From the Rev John Williams, West Wittering, Chichester:

"A bight is not a smooth stretch of coastline: it's another word for bay. German Bight is the wide bay formed by the coastlines of Jutland, Schleswig-Holstein and Lower Saxony. Its name in German is "Deutsche Bucht", which very definitely means bay.

"And Utsire is not the Norwegian for island. That is "oy", connected linguistically with the English place-name suffix "-ey", as in Canvey, Selsey etc. Utsira is a small island off the West coast of Norway."

While grateful to accept that I can't tell my oy from my Utsire, I'm less convinced by bight. The Old English "byht" simply meant a bend, and a bight in a piece of string is any free curve. Chambers 21st Century Dictionary gives "a stretch of gently curving coastline" as one definition.

From KJ Teacher, East Finchley, London:

"For two or three weeks around the winter solstice the Sun both sets and rises each day at a later time. An equivalent situation occurs at the summer solstice, though here the period during which sunsets and sunrises move in the same direction is much shorter. I'd be fascinated to know why."

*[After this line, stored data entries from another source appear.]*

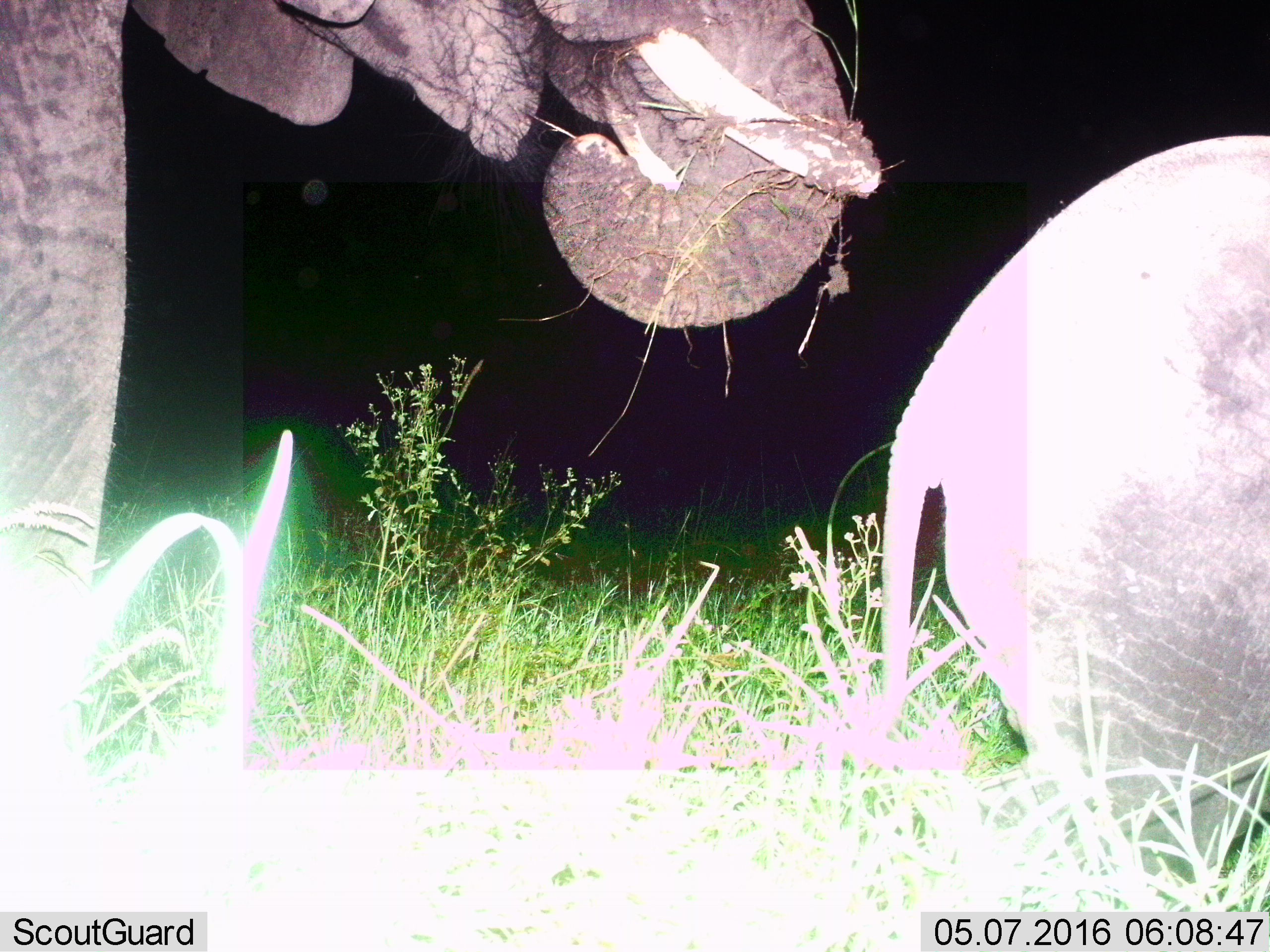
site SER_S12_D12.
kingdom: Animalia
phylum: Chordata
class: Mammalia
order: Proboscidea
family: Elephantidae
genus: Loxodonta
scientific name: Loxodonta africana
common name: african bush elephant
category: elephant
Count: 2.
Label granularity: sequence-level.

It's due to the difference between "Apparent Solar Time" (as read on a sundial) and "Mean Solar Time" (as seen on a clock). Because the Earth's orbit round the Sun is elliptical, and because of the tilt between the axis of the Earth's rotation and the plane of its solar orbit, the time from one sunrise to the next is not constant but varies from about 23 hours and 46 minutes to 24 hours and 16 minutes. Mean Solar time smooths out these differences. At their worst, sundials are 14 minutes slow in February and 16 minutes fast in November. The Sun's apparently both rising and setting later around the winter solstice is a symptom of the Earth's catching up with the clock. In summer, the discrepancy is not so wide, and the catching-up period does not take so long. If you want to set your sundial, do it round 15 April, 14 June, 1 September or 25 December - when Mean Solar Time and Apparent Solar Time coincide.

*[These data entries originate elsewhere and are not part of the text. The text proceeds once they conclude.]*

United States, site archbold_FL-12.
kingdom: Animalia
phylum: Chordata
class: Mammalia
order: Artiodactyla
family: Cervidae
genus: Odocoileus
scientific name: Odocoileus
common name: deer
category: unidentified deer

Steven Squires of Luton has sent us a photograph of an unusual rainbow: "... What puzzled me was the fact that the Sun was low in the sky and the curvature of the rainbow was away from the Sun rather than as a halo around it. The red of the rainbow was on the outer curve.

Red on the outer curve is a sign of a secondary rainbow, caused by a double reflection of the light inside each raindrop. These are very puzzling when you cannot see the primary rainbow. Even odder rainbows may be due to sunlight that is first reflected off the still surface of water, then refracted through raindrops.